I spotted that I had one year missing from my “The Games That Time Forgot” series, which I’ve laboured over the past few years. 1982 to 1986 were all present, as were 1988 to the 1990s. But I can hardly leave lovely 1987 out of it, can I? It’s definitely one of my top ten favourite years of the ‘80s after all. And the Speccy was still going pretty darn strong even at that point – we were still digging it, I’m pretty sure by then?
So I’m minded to at least finish off this particular series of mine since it’s so very close to completion. And it may give me some impetus to do more on the site on a regular basis. Truth be told, I don’t seem to have quite as much time of late to devote to it, and as time goes on, inevitably one runs out of things to talk about. Quite how Paul Jenkinson has managed to do 159 of his shows and still keep going I’ve no idea. Has he reviewed Jetpac yet?

Well I wonder if you’ve sussed out my ickle conundrum of a few paragraphs back… If not, shame on ye, but here’s a further clue, like they give you in the occasional helpful point-and-click game, of which there are not many. “Spirit In The Sky”, “Somebody That I Used To Know”, “Take My Breath Away”, “There’s No-one Quite Like Grandma” and… alright, I can’t resist it, I’m not giving it away just yet.
Suffice it to say that Mr. Mike Westlake was responsible for the 44th equal highest scoring game of all time in Crash (yes, I checked). Any better? In all fairness I wouldn’t have got this myself, had I not indulged in such extensive research to knock up this here review. And the irony is I actually went and bought his game myself back in t’day, and I still have it under my roof (just about, it’s actually in the attic). Another clue is that it was a platform game but not a mere JSW clone, one that brought a sprinkle of originality and fun to the by now tired genre. It had relatively small but colourful graphics, which moved at quite some speed. Okay, reveal time! If I’ve got my screenshots lined up right, you should see a picture of it directly below. Hopefully you didn’t see this first, or the jig would well and truly have been up a while back.

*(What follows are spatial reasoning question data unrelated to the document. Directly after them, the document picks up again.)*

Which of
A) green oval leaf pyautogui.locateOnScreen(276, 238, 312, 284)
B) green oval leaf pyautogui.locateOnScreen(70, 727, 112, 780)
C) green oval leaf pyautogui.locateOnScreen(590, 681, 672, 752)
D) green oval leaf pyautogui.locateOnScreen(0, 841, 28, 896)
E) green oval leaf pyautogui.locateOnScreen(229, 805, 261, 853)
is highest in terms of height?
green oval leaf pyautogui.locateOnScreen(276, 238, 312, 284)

Yes, it’s (checks notes) Roller Coaster! One of those games that NEVER gets mentioned these days, but why on earth not, it was a cracker? A real unsung hero amongst classic Speccy games. And in case it’s still not clear what’s going on, all of the names listed in my first sentence could reasonably be labelled as “one hit wonders”. I’m not maligning Mr. Westlake in this, as to make even one such impressive game is wondrous and admirable in itself, but it struck me how few of the top Spectrum programmers only struck gold the once. Most got at least a couple or a fair few games under their belts while the going was good, the likes of the Stampers, Cecco, Turner, Singleton, Joffa, Price. Matthew Smith comes the closest perhaps, unless one regards Styx as a “hit”, reasonable though it was. He had just the two shining moments of course otherwise, can’t remember what the games were called now though.

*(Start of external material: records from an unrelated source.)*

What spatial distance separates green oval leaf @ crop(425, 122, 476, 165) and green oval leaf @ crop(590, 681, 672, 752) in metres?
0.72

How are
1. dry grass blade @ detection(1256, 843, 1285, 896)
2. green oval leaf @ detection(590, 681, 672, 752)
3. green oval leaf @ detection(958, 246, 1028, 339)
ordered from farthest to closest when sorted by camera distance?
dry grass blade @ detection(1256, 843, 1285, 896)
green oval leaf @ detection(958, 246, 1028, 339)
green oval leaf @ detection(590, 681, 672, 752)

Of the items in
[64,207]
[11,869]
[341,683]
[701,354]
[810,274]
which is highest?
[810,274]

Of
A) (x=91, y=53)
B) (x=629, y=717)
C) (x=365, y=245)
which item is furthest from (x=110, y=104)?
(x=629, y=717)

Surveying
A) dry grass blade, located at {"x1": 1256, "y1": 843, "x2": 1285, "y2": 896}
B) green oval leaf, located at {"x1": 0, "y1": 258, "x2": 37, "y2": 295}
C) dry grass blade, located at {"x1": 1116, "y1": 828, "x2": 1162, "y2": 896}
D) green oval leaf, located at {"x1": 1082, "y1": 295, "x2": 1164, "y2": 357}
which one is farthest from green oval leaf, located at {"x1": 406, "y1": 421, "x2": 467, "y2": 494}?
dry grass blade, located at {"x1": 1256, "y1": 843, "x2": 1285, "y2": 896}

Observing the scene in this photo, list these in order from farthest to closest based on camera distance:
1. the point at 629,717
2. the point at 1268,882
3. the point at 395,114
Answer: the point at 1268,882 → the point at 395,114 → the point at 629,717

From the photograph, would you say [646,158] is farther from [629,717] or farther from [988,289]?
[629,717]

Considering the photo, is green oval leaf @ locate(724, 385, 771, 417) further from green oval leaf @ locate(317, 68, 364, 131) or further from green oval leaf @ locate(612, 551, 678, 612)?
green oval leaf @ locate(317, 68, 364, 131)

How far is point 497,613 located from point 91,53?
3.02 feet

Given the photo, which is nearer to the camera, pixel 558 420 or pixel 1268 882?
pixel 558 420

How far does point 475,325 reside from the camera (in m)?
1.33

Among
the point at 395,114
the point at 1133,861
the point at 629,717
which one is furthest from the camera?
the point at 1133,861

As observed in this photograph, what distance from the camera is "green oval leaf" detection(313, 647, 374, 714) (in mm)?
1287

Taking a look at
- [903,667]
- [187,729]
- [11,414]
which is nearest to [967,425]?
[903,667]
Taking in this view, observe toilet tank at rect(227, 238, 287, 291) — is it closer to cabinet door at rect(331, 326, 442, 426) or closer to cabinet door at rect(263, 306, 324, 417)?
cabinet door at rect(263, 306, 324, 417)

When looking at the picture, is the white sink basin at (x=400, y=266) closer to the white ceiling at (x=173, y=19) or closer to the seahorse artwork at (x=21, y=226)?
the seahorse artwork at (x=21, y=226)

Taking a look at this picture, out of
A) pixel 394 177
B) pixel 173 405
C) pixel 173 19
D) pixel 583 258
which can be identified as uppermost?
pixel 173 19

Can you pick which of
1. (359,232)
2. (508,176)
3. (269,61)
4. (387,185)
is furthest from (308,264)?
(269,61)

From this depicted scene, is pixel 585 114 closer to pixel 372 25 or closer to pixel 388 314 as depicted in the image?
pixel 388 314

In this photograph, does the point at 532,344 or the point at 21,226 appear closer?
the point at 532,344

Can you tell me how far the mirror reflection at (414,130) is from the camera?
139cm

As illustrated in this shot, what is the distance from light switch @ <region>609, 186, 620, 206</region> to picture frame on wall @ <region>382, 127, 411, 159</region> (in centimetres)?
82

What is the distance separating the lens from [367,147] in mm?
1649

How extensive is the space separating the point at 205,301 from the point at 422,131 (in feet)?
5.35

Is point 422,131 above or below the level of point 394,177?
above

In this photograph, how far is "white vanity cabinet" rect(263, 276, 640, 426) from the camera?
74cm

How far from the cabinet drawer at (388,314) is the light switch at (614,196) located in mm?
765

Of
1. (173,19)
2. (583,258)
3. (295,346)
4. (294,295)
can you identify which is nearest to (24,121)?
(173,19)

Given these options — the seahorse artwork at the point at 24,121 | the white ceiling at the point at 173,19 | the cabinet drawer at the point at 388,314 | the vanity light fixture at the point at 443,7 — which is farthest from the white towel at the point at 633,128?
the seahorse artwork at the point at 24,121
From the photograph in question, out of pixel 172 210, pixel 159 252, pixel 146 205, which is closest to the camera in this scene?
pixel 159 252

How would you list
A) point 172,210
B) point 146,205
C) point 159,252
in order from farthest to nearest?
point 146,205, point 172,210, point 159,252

So it’s time to examine Mike Westlake’s CV a little more. After Roller Coaster in ’86 and Tarantula in ’87 (of which more soon, this being the point really), Mike went bananas for huge graphics, the likes of which would make even Don Priestley take pause and think “maybe these graphics are…. too big?!?”. He gave the world Merlin in 1988 but it wasn’t really a hit, even for a budget title. After this Mike seems to have supplied a couple of magazine cover games only, Pieces Of Eight in ’92 and SAS Combat Assault in ’93, both of which again feature main sprites over half the total height of the screen. How strange when Roller Coaster’s were so small and perfectly formed. Size isn’t everything y’know, fella.
In between his lone hit and his huge graphics period then came Tarantula. A telling comment on Spectrum Computing’s site informs us that he wrote the game to see just how fast he could make a proper game. This doesn’t bode well, but we’re told he used some code from Roller Coaster in this one, so there’s hope yet. Maybe it’s a Haunted House type ride scenario, that could work.

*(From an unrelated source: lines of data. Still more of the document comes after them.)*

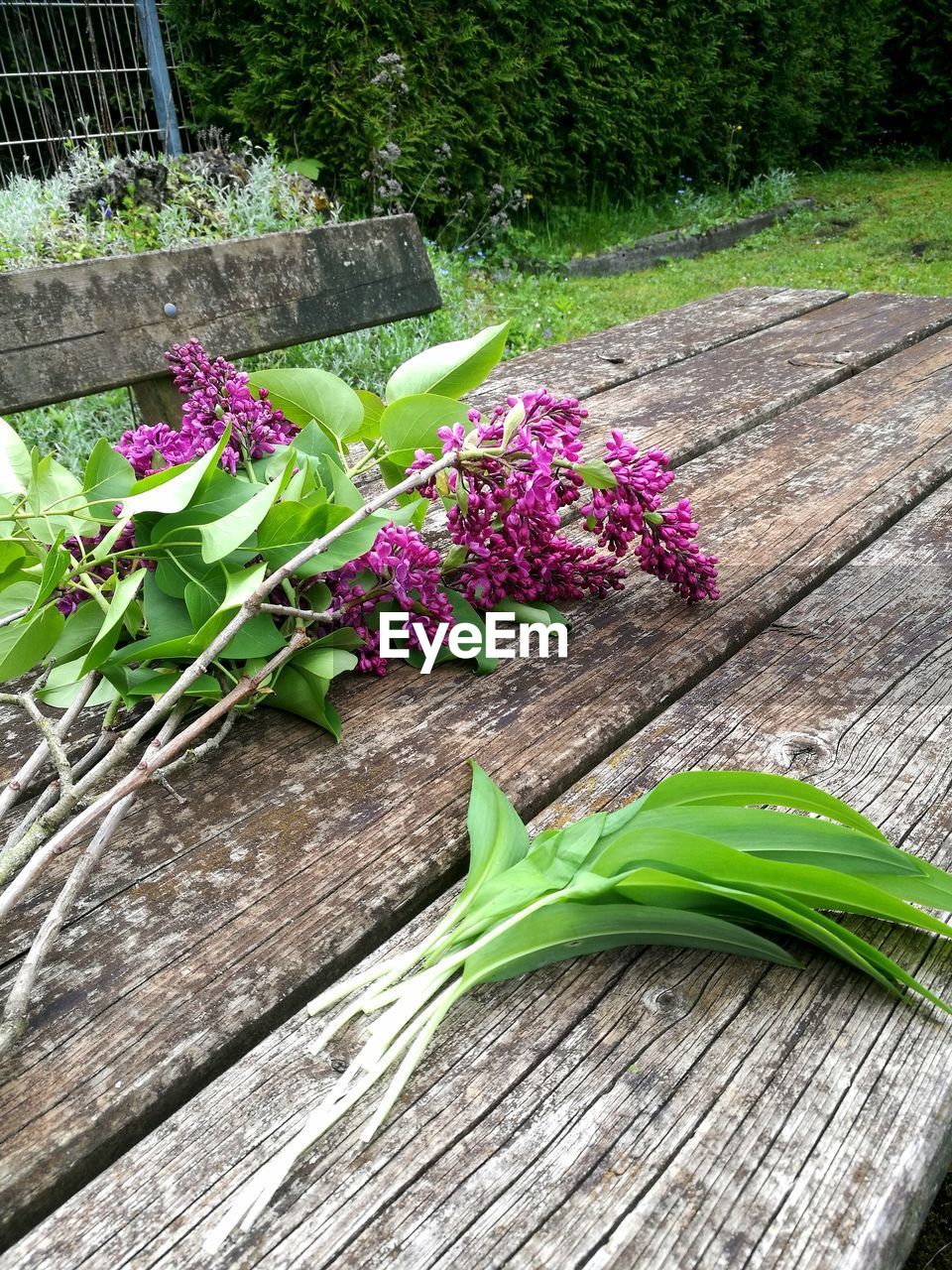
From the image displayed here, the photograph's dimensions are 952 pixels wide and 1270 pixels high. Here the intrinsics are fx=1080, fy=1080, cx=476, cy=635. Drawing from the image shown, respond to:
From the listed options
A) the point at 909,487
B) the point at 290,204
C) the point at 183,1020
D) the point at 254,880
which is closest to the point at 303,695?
the point at 254,880

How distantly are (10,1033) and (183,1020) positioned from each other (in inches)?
4.0

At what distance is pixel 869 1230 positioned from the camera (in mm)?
543

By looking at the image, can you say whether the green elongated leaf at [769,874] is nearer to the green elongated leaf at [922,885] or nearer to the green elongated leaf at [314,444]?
the green elongated leaf at [922,885]

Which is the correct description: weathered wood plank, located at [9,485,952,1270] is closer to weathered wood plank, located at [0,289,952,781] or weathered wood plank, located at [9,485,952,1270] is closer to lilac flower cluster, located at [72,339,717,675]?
lilac flower cluster, located at [72,339,717,675]

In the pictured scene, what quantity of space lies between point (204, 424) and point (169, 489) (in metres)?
0.22

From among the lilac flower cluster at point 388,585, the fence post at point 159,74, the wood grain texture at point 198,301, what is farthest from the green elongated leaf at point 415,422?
the fence post at point 159,74

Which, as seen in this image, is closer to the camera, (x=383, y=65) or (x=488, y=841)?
(x=488, y=841)

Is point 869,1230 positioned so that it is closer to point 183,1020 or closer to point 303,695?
point 183,1020

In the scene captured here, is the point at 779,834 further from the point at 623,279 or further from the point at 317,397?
the point at 623,279

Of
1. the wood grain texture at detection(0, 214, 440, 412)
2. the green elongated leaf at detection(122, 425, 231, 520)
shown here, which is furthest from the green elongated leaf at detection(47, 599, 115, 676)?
the wood grain texture at detection(0, 214, 440, 412)

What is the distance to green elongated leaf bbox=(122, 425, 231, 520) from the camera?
2.99 ft

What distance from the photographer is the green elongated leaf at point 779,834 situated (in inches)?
27.3

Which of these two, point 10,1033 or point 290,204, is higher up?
→ point 290,204

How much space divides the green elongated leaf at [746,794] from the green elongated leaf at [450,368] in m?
0.61
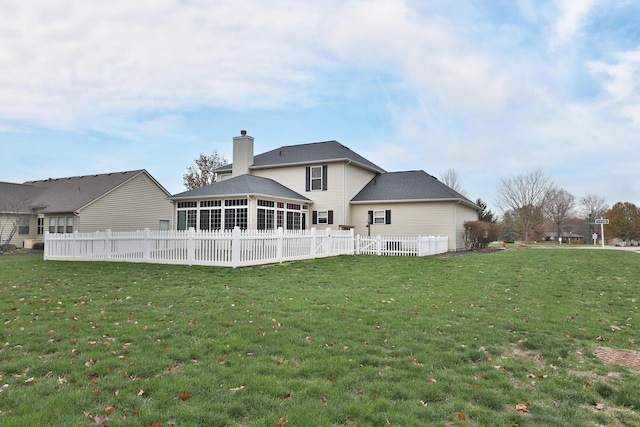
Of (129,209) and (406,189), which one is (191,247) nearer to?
(406,189)

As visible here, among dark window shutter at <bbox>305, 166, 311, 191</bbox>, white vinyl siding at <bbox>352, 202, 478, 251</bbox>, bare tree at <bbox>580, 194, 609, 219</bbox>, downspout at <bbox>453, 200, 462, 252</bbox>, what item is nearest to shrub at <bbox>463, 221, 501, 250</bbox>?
white vinyl siding at <bbox>352, 202, 478, 251</bbox>

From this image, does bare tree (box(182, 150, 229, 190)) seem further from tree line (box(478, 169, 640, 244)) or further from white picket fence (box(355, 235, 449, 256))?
tree line (box(478, 169, 640, 244))

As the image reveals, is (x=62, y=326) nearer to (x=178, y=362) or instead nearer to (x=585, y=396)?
(x=178, y=362)

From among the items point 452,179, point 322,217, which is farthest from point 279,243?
point 452,179

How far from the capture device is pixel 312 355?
425 cm

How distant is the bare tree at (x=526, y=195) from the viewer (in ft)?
161

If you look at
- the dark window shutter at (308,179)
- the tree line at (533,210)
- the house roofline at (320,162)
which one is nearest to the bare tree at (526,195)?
the tree line at (533,210)

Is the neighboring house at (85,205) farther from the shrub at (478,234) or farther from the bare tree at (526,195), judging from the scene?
Answer: the bare tree at (526,195)

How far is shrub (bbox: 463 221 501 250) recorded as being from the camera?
22.1m

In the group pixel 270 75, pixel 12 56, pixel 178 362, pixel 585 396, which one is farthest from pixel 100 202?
pixel 585 396

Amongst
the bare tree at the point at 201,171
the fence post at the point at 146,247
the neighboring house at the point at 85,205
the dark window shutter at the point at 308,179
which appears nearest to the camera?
the fence post at the point at 146,247

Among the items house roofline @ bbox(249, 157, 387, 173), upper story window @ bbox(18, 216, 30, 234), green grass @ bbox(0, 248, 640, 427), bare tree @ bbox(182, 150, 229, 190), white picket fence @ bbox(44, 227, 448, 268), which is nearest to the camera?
green grass @ bbox(0, 248, 640, 427)

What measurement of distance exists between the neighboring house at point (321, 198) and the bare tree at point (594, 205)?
53409mm

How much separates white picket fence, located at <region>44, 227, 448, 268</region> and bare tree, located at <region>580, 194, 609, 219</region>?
2490 inches
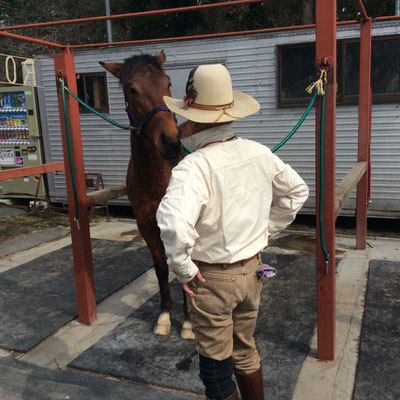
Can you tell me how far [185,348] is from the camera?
3006 mm

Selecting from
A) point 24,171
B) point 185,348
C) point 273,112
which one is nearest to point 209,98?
point 185,348

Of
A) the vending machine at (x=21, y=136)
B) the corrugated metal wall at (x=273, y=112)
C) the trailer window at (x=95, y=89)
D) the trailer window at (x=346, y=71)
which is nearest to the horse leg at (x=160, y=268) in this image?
the corrugated metal wall at (x=273, y=112)

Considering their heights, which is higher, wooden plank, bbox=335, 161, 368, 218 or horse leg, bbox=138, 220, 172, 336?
wooden plank, bbox=335, 161, 368, 218

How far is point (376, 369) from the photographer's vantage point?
2.60m

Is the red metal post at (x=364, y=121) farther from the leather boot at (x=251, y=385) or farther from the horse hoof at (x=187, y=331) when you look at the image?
the leather boot at (x=251, y=385)

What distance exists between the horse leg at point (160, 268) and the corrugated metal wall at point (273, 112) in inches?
128

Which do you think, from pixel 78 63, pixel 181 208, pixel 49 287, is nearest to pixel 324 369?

Let’s check the inlay then. You’re in charge of a chemical plant (how’d you get that little number?) but sadly, you’ve suffered a seepage, which is always embarrassing, and just like Homer Simpson, you have proved entirely incompetent to deal with such an event. So to cover up your failings and possibly keep hold of a job, you venture forth into a nearby large labyrinth of caves, where the local fauna have mutated and gone massive in size because… chemicals! You must kill them mercilessly before they breed and take over the world in a fab skillo B-movie starring Doug McClure. I guess it was all in your contract if you’d bothered to read the fine print…

It's not all bad news though, the company has dusted off its ancient jetpack from the lost property cupboard and gifted it to you, to help in your kamikaze quest. It seems to work quite well, so now all you have to do is fly around and destroy all the eggs you can find in the complex, like some genocidal maniac. Your weapon is… ah, you don’t have a weapon. Sorry about that, cost cutting and all. Your weapon is YOUR MIND!
We get ourselves some loading art, which is nice, then the menu screen which does resemble that of Roller Coaster in part, including a pleasant beepy tune which raises a smile when it suddenly goes much faster after a short period of waiting. Then we’re off and looking at a fairly cute spaceman in some magenta caves, pursued by many an insect. He certainly moves quickly enough, in spite of the odd feature of having another key you can press to go faster still, and flies through the air with the greatest of ease. The creatures are pretty annoying, most of them homing in on you mercilessly. You get 10 lives quite generously, the same as in RC actually. You fly around destroying eggs and trying not to get eaten by bugs. That’s it really.

It plays alright for such a quickly composed game. The sprites are reasonable and very colourful, although the eponymous arachnids themselves look a bit odd. There’s quite a nice scorpion in there somewhere though. Sound is sparse but not entirely absent. So there are some good aspects, but you can see why games generally take longer than a few days to make. The lack of a weapon is a bit of a shame and proceedings generally feel rather aimless after a few minutes of play.
Given more time, one imagines that the author would add more features and give it a bit of polish, as was so evident in Mike’s finest hour, but it sounds like that wasn’t his thinking at the time for Tarantula, which is fair enough. It might have been more philanthropic for Creative Sparks to bring it up with him though before people started spending their pennies on it, but then software companies were never known for their outstanding scruples. They preferred to shout at us for copying games, which I never did of course. Gawd bless ‘em!